Realizing the Intent of the DD Act
How the DD Network Advances the Independence, Productivity, and Integration of People with Intellectual and Developmental Disabilities
- Administration on Intellectual and Developmental Disabilities (AIDD), University Centers for Excellence in Developmental Disabilities Education, Research and Service (UCEDDs), State Protection and Advocacy Systems, State Councils on Developmental Disabilities
- DD ACT
- DD ACT, Statute
- DD Act, Disabilities Law
Prepared for the Developmental Disabilities Network by
Robin E. Cooper, Director of Technical Assistance, NASDDDS, Inc.
The Developmental Disabilities Assistance and Bill of Rights Act (DD Act, P.L. 106–402) established a set of programs to improve the lives of people with developmental disabilities through capacity building, systems change, advocacy, and the enforcement and protection of civil rights. These programs are the Developmental Disabilities Councils (DDC), the Protection and Advocacy (P&A) agencies (now known as the Disability Rights Centers), and the University Centers for Excellence in Developmental Disabilities (UCEDD); collectively, they are known as the "DD Network." Funds for the DD Network programs are administered by the Administration on Developmental Disabilities (ADD), a federal agency presently located in the Department of Health and Human Services, Administration on Children and Families.1
The DD Network partners have been integral to the growth and development of service systems across the nation; they
- Provide resources to test out new service models.
- Conduct research and evaluation of outcomes and effectiveness.
- Conduct extensive interdisciplinary training on cutting edge service strategies and evidenced-based practices.
- Provide advocacy to project legal rights.
The efforts of the DD Network partners are essential in helping states' Medicaid agencies, developmental disabilities agencies, schools, and other providers to meet the mandates of the Americans with Disabilities Act, the Individuals with Disabilities Education Act, and the Olmstead decision through advocacy, research, and training that assures individuals with significant disabilities are served in the community, rather than in institutional settings.
The DD Network partners engage in critical functions that would otherwise result in critical gaps in the development of services systems for children, youth, and adults with disabilities. They fulfill a critical role in moving the entire field of intellectual and developmental disabilities forward through research, program development, education, and training that enhance the lives of individuals with developmental disabilities, their families, and communities.

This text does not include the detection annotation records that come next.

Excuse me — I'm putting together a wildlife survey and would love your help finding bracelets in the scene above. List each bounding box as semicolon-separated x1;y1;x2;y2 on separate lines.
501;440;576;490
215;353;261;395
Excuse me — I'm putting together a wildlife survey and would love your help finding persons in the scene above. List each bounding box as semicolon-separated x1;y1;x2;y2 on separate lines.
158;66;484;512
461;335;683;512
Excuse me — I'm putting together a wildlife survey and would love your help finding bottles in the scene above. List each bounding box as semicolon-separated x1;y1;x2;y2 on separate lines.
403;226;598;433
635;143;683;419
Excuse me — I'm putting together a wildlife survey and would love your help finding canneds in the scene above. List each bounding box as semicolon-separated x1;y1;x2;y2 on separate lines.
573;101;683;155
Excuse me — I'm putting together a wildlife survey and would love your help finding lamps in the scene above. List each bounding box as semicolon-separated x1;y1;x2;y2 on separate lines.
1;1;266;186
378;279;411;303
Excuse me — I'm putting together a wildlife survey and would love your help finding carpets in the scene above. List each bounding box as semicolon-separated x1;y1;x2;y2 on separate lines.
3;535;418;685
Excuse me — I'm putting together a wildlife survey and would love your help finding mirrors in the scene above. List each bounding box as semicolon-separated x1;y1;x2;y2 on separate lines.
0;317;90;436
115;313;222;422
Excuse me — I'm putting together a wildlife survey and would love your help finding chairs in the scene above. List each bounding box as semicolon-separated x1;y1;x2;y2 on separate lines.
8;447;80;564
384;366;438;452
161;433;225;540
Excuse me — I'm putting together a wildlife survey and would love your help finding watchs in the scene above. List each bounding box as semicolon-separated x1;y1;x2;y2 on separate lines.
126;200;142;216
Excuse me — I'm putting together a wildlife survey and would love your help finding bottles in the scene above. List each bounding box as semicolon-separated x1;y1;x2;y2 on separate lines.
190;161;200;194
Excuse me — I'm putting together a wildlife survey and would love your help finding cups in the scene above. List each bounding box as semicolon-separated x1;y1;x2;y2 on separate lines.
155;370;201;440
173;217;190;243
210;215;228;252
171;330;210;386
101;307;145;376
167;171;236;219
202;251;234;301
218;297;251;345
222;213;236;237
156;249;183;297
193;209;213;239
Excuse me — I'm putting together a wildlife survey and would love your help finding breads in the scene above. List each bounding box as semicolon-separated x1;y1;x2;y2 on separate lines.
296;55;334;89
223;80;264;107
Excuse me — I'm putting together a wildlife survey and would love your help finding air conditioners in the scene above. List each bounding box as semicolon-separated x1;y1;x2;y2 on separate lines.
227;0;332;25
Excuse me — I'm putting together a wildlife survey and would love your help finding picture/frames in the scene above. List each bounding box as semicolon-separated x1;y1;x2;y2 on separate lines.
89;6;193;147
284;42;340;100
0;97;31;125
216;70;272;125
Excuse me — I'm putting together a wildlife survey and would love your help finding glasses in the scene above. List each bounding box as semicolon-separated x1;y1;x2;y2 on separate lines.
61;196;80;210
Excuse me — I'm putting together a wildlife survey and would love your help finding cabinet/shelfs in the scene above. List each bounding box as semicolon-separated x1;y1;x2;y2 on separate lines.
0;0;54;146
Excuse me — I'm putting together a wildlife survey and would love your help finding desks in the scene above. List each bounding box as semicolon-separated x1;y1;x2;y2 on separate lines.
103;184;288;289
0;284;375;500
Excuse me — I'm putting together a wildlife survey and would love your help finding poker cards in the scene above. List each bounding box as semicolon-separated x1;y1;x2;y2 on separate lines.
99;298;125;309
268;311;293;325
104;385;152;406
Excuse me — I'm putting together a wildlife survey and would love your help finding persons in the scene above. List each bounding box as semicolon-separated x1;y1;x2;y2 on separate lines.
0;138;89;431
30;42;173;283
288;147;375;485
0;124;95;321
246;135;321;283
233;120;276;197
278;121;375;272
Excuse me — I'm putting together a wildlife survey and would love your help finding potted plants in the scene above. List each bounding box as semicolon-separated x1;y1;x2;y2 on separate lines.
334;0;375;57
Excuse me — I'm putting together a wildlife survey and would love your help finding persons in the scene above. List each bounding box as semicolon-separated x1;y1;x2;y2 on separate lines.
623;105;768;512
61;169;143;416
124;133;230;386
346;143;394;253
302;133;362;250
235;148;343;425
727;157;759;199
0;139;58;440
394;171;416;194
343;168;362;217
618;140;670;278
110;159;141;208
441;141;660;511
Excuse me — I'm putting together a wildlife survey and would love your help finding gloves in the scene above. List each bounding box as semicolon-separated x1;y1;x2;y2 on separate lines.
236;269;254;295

State Medicaid and developmental disabilities systems do not have the capacity to try out new approaches or pilot programs, conduct research, train personnel and certainly cannot engage in the type of legal advocacy provided by the P&A arm of the DD Network. The DD Network partners provide essential resources that have had a profound effect on the lives of individuals with developmental disabilities. The collaborative efforts of the DD network partners have resulted in sustained changes in the landscape of supports and services to individuals with developmental disabilities. DD Network efforts have been and remain essential to the deinstitutionalization of individuals with developmental disabilities and the growth of home and community-based services and the improvement in the quality of lives of people with developmental disabilities and their families.
For the purposes of this report, examples of DD Network initiatives in just six states (Maine, Oregon, Pennsylvania, Tennessee, Washington, and Wisconsin) are cited to illustrate the broader array of programs and projects that the DD Network engages in around the country. These examples and topics are in no way exhaustive of the types of activities that the DD Network is engaged in across the states and territories. These examples merely provide a snapshot of the scope of DD Network initiatives on key state and national trends in the development of policies, supports, and services for individuals with developmental disabilities.
DD Councils have set the standard that assures the voices of consumers and families are always included as essential stakeholders in determining policy. The UCEDDs provide a laboratory for demonstrating emerging and promising positive practices such as working with schools and provider agencies on using positive behavioral supports or providing interdisciplinary training to professionals on cutting-edge approaches to serving children and adults with autism and other developmental disabilities. The P&A programs play a pivotal role in assuring that the civil rights of individuals with developmental disabilities are upheld through both advocacy and litigation.
In short, this report, using six states as examples, clearly illustrates how the DD Network partners, working with each other and in collaboration with state developmental disability agencies and others, have positively affected the lives of hundreds of thousands of individuals with intellectual and developmental disabilities — assuring their rightful place as full community members through advocacy, research, training, and programs that directly support individuals and families. The DD Network continues to move the entire field of intellectual and developmental disabilities to advance independence, productivity, and integration of people with developmental disabilities.